(Some lines)

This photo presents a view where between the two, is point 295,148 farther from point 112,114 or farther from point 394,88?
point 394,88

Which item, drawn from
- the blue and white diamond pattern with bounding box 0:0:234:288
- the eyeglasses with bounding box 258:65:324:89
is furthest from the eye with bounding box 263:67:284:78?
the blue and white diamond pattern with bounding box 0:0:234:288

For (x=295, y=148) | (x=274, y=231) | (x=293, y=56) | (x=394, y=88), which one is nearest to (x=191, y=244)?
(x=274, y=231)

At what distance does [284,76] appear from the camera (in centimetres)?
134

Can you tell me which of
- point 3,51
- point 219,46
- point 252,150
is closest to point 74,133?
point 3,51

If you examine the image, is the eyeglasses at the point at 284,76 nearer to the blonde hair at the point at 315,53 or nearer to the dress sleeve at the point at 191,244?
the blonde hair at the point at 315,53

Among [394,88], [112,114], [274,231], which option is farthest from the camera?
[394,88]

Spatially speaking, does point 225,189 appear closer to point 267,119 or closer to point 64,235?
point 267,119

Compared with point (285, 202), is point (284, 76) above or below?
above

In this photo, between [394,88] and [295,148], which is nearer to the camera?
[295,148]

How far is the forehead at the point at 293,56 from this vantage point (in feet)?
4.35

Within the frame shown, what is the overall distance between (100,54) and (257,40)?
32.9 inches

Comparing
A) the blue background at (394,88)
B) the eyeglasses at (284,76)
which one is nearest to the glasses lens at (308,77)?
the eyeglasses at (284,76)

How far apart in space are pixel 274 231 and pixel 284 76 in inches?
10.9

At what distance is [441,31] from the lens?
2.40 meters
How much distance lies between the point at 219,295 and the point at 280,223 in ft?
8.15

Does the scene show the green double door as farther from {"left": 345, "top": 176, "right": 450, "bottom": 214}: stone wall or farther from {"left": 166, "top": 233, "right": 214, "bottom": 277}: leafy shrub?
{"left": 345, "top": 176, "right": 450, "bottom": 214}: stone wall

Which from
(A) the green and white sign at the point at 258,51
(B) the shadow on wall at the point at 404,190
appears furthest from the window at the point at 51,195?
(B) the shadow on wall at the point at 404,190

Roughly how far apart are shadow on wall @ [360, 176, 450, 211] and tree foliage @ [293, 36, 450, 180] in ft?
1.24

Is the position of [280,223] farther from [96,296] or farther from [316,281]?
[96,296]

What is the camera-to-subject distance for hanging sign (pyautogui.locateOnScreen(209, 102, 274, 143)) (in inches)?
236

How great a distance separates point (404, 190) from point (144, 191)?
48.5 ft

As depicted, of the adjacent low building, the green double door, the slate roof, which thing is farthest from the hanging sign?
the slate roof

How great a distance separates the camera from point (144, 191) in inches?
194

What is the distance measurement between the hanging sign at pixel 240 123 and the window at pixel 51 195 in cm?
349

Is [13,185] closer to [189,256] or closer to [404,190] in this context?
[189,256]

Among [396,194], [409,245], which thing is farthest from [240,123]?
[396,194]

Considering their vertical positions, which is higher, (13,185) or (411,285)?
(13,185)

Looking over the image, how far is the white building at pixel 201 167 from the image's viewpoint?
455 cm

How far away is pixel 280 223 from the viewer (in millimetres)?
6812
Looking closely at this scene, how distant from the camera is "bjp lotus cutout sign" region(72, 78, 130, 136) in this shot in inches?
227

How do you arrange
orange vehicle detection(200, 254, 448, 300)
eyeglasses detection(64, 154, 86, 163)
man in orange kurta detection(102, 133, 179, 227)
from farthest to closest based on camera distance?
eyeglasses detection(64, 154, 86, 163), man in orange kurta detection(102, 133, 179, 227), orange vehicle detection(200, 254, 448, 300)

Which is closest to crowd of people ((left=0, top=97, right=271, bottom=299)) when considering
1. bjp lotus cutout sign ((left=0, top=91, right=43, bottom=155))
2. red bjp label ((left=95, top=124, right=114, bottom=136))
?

◆ **Exercise instructions**
Can you reproduce all of the lines above, word for word and with nothing changed?

◆ **Full answer**
This photo presents a view where between the two, is point 295,148 farther from point 112,114 or farther from point 394,88?
point 394,88

Which item, drawn from
- the blue and white diamond pattern with bounding box 0:0:234:288
- the eyeglasses with bounding box 258:65:324:89
is furthest from the eye with bounding box 263:67:284:78?
the blue and white diamond pattern with bounding box 0:0:234:288

For (x=295, y=148) | (x=274, y=231) | (x=293, y=56) | (x=394, y=88), which one is nearest to (x=191, y=244)?
(x=274, y=231)

At what distance does [284,76] appear from the camera (in centimetres)?
134

Can you tell me which of
- point 3,51
- point 219,46
- point 252,150
is closest to point 74,133?
point 3,51

If you examine the image, is the eyeglasses at the point at 284,76 nearer to the blonde hair at the point at 315,53 or nearer to the dress sleeve at the point at 191,244?
the blonde hair at the point at 315,53

Among [394,88], [112,114], [274,231], which option is farthest from the camera?
[394,88]

Spatially speaking, does point 225,189 appear closer to point 267,119 or closer to point 64,235?
point 267,119

Compared with point (285, 202), is point (284, 76) above or below?
above

In this photo, between [394,88] and [295,148], which is nearer to the camera?
[295,148]

How far is the forehead at the point at 293,56 from this vantage point (in feet)?
4.35

Within the frame shown, what is the overall distance between (100,54) and (257,40)?
32.9 inches

Comparing
A) the blue background at (394,88)
B) the eyeglasses at (284,76)
which one is nearest to the glasses lens at (308,77)?
the eyeglasses at (284,76)

How far apart in space are pixel 274 231 and pixel 284 76 in inches?
10.9

At what distance is [441,31] from the lens?
2.40 meters
How much distance lies between the point at 219,295 and the point at 280,223 in ft?
8.15

Does the scene show the green double door as farther from {"left": 345, "top": 176, "right": 450, "bottom": 214}: stone wall or farther from {"left": 166, "top": 233, "right": 214, "bottom": 277}: leafy shrub?
{"left": 345, "top": 176, "right": 450, "bottom": 214}: stone wall

Which from
(A) the green and white sign at the point at 258,51
(B) the shadow on wall at the point at 404,190
appears furthest from the window at the point at 51,195?
(B) the shadow on wall at the point at 404,190

Roughly how far apart are shadow on wall @ [360, 176, 450, 211] and tree foliage @ [293, 36, 450, 180] in ft?
1.24

Is the position of [280,223] farther from [96,296] or farther from [316,281]?
[96,296]

What is the camera-to-subject distance for hanging sign (pyautogui.locateOnScreen(209, 102, 274, 143)) (in inches)?
236

How great a distance separates point (404, 190) from point (144, 191)?
48.5 ft

As depicted, of the adjacent low building, the green double door, the slate roof, which thing is farthest from the hanging sign?
the slate roof

How great a distance separates the camera from point (144, 191) in inches?
194

What is the distance measurement between the hanging sign at pixel 240 123 and the window at pixel 51 195 in cm?
349

Is [13,185] closer to [189,256] or closer to [404,190] in this context?
[189,256]

Among [396,194], [409,245], which thing is farthest from [240,123]?
[396,194]

Considering their vertical positions, which is higher, (13,185) or (411,285)?
(13,185)

Looking over the image, how far is the white building at pixel 201 167 from the image's viewpoint?
455 cm

How far away is pixel 280 223 from the viewer (in millimetres)?
6812
Looking closely at this scene, how distant from the camera is "bjp lotus cutout sign" region(72, 78, 130, 136) in this shot in inches?
227

How do you arrange
orange vehicle detection(200, 254, 448, 300)
eyeglasses detection(64, 154, 86, 163)
man in orange kurta detection(102, 133, 179, 227)
from farthest to closest based on camera distance?
eyeglasses detection(64, 154, 86, 163), man in orange kurta detection(102, 133, 179, 227), orange vehicle detection(200, 254, 448, 300)

Which is closest to crowd of people ((left=0, top=97, right=271, bottom=299)) when considering
1. bjp lotus cutout sign ((left=0, top=91, right=43, bottom=155))
2. red bjp label ((left=95, top=124, right=114, bottom=136))
?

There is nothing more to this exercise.